Schnelles Handeln bei Geldsegen


Prof. Dr. Reinhard Herzog

Die Zahlen sind beeindruckend: 2,6 Billionen€ werden in den kommenden zehn Jahren in Deutschland vererbt, die Durchschnittssumme liegt bei 150.000€ je Todesfall. Gerade bei größeren Vermögen kann schnelles Handeln erforderlich sein, um Verluste zu vermeiden.

Geldanlage als Herausforderung­

Ein solches „Expertendepot“ kann zwar durchaus interessant sein und einem erfahrenen Börsianer Freude bereiten. Für einen Börsenlaien, der die Titel nicht einschätzen kann, ist ein derartiger Bestand jedoch ein Desaster: Er kann nicht beurteilen, welche Papiere chancenreich sind und welche nahezu wertlos. Erschwert werden Entscheidungen zudem durch den emotionalen Stress, der mit jedem Todesfall verbunden ist.

Sofern keine nennenswerten Bör­senerfahrungen vorhanden sind, ist bei einem eher spekulativen Depot in den meisten Fällen ein schnelles Handeln – sprich: der Verkauf – die einzig sinnvolle Lösung. Nur so lassen sich plötzlich eintretende Schieflagen vermeiden und Risiken begrenzen. Einziges Problem bei einem allzu schnellen Verkauf: Mögliche Chancen lässt sich der Anleger damit entgehen. Sinnvoll kann es daher sein, das Depot von einem erfahrenen Experten, etwa aus dem Freundeskreis, unter die Lupe nehmen zu lassen, um so zumindest solche Papiere auszufiltern, die ein angemessenes Chance/Risiko-Verhältnis aufwei­sen und damit weiterhin gehalten werden können.
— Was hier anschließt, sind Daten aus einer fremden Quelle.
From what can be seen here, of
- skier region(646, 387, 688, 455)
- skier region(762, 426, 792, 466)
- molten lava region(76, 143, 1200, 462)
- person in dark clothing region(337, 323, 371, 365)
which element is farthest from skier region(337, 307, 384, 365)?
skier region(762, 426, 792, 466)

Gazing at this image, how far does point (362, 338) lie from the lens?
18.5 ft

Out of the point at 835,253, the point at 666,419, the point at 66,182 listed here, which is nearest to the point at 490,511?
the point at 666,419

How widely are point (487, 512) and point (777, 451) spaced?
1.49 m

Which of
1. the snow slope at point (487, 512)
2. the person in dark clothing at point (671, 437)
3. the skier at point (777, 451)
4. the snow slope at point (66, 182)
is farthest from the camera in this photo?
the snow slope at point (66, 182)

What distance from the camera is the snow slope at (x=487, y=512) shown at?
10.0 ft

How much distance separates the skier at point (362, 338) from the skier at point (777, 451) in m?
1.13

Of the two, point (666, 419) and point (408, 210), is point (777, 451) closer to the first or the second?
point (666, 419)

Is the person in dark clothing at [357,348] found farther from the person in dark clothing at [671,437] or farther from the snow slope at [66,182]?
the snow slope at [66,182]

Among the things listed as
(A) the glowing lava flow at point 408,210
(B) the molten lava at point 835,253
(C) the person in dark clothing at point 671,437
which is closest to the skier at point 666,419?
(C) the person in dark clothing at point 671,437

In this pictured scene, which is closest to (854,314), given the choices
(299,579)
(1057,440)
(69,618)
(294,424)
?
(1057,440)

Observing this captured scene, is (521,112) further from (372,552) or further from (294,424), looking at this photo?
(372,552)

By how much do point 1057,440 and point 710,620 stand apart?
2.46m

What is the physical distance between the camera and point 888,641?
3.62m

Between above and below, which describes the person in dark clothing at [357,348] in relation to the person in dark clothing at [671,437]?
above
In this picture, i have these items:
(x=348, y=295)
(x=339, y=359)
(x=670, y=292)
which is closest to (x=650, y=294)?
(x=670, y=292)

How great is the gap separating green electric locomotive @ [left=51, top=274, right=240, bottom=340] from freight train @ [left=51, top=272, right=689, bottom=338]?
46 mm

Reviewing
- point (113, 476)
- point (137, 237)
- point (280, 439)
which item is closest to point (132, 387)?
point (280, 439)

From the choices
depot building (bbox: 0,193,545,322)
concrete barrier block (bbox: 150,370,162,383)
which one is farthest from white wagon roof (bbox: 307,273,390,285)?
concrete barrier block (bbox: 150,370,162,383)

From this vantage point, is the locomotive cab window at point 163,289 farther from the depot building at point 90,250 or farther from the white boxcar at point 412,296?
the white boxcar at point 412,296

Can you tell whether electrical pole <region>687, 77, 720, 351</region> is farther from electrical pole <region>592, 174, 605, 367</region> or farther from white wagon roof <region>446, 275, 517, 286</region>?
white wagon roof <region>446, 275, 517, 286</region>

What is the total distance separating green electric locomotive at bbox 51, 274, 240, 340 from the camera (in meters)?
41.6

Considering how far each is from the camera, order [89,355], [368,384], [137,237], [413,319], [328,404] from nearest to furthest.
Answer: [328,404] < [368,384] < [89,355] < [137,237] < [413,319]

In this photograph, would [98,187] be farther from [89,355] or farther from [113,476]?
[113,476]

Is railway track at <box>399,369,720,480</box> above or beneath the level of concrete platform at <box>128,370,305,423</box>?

Auf die Unterstützung der Bank sollte man allerdings nur im Einzelfall setzen, denn gerade mit hochspe­kulativen Papieren sind die meisten Banker – die lediglich den geschickten Verkauf von Fondsprodukten gelernt haben – überfordert.

Einfacher ist es, wenn der Erblasser eher konservativ investiert hat. Hier kann die Geldanlage in der Regel so lange beibehalten werden, bis die Aufteilung komplett abgewickelt ist und die Erben entscheiden müssen, wie sie das Geld weiterhin anlegen. Oft ist es sinnvoll, wenn die einzelnen Depotwerte – etwa Fondsanteile – direkt übernommen werden: Der gezahlte Aus­gabe­auf­schlag ist ohnehin ver­loren und der Erbe kann selbst entscheiden, ob er die Anlage behalten oder verkaufen möchte.

Eingliederung in das eigene Vermögen

Wenn das Geld bzw. die Depotwerte übertragen sind, muss die weitere Strategie geplant werden. Relativ einfach ist dies, wenn das Erbe maximal in der Größenordnung der bereits vorhandenen Investments liegt. Dann wird es in die eigenen Geldanlagen eingegliedert, wobei im Gesamtdepot weiterhin auf eine breite Streuung zu achten ist. Aber auch bei umfassenderen Ver­mögen stellt die Übernahme keine große Hürde dar, sofern ausreichend Kenntnisse der Kapitalmärkte vorhanden sind, um eine sinnvolle Anlage sicherzustellen.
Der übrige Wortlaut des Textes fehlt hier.